Dreams are out of the world. Literally. Sometimes, they tend to be simple normal stuff that could occur in normal life too. But I'm talking about the outrageous ones, ones that make you wake up and feel dizzy.

Its on rare occasions when I remember dreams, but when I do, I can recall every single detail, every conversation and event. It's insane. Many people put music on shuffe and switch songs if they don't feel like listening to them. In this case, our brain is the device playing music, the music resembles our thoughts and the "next" button doesn't exist. Our brain never stops working. You never stop thinking. Even when you are sleeping, your mind is plotting it's own story from whichever thoughts it can snatch away from the place you've kept them locked up till you sleep. It arranges these thoughts in no particular sequence and puts the puzzle pieces together in the way you least imagined possible. 

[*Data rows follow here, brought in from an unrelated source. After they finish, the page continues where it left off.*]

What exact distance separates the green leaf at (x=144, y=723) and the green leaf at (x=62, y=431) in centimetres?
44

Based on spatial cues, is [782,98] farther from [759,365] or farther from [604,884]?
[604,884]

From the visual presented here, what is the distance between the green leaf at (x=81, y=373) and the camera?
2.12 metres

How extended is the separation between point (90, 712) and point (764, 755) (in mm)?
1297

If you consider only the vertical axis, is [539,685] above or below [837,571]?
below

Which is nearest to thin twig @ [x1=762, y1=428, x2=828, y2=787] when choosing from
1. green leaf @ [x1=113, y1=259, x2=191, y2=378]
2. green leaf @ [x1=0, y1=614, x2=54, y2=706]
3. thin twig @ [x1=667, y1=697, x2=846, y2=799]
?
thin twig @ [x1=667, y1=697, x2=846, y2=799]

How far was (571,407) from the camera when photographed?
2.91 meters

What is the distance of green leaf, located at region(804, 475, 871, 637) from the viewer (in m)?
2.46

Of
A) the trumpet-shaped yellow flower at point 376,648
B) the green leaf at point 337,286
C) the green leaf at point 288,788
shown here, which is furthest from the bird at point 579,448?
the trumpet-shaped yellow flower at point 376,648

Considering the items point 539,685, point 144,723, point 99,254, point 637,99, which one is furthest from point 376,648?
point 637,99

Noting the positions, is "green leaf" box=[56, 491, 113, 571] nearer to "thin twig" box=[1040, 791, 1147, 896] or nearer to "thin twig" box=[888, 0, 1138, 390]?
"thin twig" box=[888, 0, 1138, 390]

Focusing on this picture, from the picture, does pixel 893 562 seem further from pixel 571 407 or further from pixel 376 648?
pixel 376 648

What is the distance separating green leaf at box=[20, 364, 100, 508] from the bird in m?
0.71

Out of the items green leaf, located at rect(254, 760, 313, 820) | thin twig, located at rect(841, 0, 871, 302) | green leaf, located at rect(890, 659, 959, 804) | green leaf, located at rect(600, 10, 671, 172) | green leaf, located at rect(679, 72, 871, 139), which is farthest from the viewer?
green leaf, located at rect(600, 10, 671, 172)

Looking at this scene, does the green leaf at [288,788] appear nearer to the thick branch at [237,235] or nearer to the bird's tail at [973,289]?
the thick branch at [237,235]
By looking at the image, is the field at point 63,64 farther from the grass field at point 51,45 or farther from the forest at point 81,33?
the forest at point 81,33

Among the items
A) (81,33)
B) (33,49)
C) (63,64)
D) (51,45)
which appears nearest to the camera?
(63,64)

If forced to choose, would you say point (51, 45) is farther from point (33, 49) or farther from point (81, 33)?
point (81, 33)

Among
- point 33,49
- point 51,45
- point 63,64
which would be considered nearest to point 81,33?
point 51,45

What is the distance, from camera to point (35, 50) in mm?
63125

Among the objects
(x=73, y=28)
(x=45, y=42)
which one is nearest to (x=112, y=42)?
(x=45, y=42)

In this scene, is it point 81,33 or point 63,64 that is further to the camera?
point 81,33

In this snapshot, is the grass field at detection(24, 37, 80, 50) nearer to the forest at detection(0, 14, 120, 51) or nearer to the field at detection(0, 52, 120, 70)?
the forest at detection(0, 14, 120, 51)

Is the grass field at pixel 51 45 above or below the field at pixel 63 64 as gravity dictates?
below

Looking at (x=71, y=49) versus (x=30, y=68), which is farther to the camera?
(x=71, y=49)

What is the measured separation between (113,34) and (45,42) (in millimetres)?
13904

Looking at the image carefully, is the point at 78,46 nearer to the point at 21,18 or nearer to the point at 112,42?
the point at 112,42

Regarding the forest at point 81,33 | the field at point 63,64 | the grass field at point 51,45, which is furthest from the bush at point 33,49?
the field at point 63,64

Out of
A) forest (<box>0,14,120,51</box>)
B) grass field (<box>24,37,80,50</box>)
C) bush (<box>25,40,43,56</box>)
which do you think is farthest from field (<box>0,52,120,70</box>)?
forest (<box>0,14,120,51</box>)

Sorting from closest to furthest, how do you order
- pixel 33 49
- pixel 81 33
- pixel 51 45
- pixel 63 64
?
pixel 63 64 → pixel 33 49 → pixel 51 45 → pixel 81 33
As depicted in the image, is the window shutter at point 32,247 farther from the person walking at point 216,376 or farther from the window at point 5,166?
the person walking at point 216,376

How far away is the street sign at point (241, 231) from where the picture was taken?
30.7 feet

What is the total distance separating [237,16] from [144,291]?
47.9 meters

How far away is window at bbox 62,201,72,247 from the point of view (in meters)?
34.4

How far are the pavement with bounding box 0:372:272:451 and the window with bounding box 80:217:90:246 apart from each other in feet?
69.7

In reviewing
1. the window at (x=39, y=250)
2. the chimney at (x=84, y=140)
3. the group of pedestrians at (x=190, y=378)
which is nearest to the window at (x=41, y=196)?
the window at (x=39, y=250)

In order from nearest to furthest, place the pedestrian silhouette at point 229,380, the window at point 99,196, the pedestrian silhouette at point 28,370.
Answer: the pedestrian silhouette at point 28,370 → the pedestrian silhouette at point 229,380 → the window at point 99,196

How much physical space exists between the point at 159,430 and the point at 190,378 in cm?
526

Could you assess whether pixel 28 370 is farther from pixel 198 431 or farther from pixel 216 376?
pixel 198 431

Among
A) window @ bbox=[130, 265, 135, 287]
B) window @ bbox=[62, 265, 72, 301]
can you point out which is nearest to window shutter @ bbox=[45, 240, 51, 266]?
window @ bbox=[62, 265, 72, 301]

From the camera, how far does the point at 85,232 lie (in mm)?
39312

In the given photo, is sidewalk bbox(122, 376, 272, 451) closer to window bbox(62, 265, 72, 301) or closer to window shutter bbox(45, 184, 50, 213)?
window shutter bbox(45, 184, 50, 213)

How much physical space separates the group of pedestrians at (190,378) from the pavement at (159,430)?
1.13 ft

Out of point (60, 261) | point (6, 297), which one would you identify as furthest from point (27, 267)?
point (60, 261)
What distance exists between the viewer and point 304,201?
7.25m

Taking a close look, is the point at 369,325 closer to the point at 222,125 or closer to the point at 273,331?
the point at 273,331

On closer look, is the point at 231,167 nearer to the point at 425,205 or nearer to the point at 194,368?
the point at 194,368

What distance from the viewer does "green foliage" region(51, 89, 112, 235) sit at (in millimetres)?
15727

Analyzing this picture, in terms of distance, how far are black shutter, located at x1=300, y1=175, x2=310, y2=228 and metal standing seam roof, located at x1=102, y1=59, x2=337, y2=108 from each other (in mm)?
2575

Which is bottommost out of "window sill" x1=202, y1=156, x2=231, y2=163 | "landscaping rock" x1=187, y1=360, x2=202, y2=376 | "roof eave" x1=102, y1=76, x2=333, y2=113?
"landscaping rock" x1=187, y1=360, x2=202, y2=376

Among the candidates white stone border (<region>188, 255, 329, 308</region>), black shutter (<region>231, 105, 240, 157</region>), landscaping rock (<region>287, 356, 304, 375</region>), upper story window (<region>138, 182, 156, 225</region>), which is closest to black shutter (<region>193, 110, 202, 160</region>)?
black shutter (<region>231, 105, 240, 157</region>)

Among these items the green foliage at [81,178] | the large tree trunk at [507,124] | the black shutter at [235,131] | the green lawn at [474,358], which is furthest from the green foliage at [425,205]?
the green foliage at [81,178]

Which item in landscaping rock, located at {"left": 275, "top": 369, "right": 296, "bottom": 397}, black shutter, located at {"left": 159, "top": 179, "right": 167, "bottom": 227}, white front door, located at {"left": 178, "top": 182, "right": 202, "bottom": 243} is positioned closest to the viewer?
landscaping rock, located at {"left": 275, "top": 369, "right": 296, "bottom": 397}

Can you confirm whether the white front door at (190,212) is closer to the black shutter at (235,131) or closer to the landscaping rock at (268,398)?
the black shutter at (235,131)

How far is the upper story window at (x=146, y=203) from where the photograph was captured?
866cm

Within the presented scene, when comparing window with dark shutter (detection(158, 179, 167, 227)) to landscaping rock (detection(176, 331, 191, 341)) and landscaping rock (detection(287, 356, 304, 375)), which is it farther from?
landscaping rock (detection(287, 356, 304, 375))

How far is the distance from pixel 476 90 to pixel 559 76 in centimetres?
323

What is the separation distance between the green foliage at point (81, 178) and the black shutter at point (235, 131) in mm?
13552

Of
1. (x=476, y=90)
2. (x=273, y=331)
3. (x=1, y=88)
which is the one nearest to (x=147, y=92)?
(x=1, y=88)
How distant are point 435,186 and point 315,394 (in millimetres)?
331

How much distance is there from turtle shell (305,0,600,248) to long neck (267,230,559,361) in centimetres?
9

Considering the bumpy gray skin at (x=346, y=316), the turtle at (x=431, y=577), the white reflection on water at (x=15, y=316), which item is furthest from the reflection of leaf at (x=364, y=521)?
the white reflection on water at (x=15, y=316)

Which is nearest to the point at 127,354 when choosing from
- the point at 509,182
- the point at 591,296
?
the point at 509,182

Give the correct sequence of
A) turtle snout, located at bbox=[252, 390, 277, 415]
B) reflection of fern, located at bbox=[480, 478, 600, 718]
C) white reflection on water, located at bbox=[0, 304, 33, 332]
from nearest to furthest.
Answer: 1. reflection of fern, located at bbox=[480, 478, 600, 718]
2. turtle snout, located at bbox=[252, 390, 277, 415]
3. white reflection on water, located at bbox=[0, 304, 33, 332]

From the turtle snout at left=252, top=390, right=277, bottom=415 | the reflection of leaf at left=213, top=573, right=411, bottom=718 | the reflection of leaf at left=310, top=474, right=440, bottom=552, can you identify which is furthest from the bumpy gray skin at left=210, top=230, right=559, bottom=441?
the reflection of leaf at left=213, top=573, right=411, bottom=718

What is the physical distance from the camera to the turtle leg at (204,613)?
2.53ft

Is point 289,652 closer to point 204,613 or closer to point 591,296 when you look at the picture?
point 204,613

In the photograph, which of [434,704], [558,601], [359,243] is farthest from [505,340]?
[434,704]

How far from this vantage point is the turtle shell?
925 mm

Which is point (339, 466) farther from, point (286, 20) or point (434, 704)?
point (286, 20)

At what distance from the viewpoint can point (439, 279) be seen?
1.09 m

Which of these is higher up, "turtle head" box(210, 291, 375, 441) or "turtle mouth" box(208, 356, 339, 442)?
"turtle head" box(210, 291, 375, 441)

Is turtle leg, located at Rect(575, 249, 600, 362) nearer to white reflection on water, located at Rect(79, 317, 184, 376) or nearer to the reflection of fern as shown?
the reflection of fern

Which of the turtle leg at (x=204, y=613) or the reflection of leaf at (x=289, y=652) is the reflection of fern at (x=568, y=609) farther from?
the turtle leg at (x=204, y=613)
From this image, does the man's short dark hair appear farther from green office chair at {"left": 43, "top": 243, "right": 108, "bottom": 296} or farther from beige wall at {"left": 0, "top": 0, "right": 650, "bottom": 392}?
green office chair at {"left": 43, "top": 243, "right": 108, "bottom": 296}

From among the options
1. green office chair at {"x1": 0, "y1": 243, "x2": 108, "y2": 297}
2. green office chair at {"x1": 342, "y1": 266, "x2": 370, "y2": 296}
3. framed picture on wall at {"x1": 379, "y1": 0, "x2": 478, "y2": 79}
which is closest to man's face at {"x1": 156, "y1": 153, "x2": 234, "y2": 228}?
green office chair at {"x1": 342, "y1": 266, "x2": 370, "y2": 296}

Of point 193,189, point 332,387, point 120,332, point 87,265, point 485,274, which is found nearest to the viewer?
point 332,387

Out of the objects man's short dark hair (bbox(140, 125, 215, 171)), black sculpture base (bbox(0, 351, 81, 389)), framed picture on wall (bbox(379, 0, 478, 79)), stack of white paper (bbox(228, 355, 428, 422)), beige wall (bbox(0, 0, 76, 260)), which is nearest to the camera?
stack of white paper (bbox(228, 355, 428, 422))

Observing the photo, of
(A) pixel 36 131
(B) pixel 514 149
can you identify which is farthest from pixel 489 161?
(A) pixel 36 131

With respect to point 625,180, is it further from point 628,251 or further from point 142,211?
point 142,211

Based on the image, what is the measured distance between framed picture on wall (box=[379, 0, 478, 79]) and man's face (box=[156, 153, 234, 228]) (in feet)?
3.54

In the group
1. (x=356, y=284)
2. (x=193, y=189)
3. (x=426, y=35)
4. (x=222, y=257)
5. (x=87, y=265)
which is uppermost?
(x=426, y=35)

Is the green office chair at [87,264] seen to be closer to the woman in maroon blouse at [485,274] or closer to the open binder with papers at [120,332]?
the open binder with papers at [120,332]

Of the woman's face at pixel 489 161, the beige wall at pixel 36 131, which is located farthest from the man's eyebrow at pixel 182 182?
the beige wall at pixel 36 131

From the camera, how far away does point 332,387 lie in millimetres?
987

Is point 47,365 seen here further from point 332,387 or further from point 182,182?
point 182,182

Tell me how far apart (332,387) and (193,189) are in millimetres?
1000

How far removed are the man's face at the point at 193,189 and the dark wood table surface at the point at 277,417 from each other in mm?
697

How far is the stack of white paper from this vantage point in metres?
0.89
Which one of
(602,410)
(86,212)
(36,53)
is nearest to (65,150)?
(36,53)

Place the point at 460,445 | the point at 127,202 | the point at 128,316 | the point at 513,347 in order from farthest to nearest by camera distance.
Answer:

I had a very interesting dream once. I'm glad I had documented it, because I feel it enunciates the brilliance of the human brain. How the human brain can come up with something so far fetched is something I still haven't understood. The brain-stream went something like this. I was talking to my friend over the phone and went to sleep since I was sleepy. When I woke up, I was in the same place, but everything had changed. Things looked older and broken, bucketfulls of metal had corroded in plain air. Before I had enough time to absorb and take in what I saw, I heard gun shots, and the flapping of feathers soon over shadowed by the cry of anguish. A cry of humans as well as animals. A bit shaken, I went over to the balcony and saw a swagger of swans being hunt down. Humans were facing casulaties too, as these swans were monstrously big, with beaks as sharp as swords and golden eyes bulging out. My heart clenched. I wanted to put an end to the bloodbath. But suddenly common sense kicked in. How did swans manage to come here in the first place? How did buildings get replaced by a lake?  Why is everything so quiet? What happened to the traffic? Actually, scratch that, where the hell am I? Because even though this looks like my house, it can't be it. 


That is when a voice spoke to me, explaining how I had strolled by Father Future and how I was stuck here now. I actually pinched myself to figure out whether it was a dream or not. (Guess the pinching doesn't work!) But I still remember the ghostly figure of the voice. A translucent outline but a figure nonetheless, with pale wrinkled skin and a funky sense of fashion; unreasonably cheerful in nature, but reserved all the same. Her voice was husky with a tinge of amusement flickering. She slithered from place to place with movements like a lizard. It was scary, yet immensely fascinating. At first I was afraid of her, but later she became my only friend. 

It was as if whatever happened was real.The sadness of escaping the old world was real. The fear of finding the ghost of a house keeper and zombie-ish swans mind numbing....but the anxiety of discovering a new world beat everything. And that's what surprised me. Does my curiousity over power my thoughts so much, that my mind managed to accept jumping into a new era so fast? Would your brain have?

Kanksha :)

Thanks for reading! 


PS. There isn't anything I can do to make you believe that I really did get a dream like this. But don't you think it is too far fetched for me to think of anyways?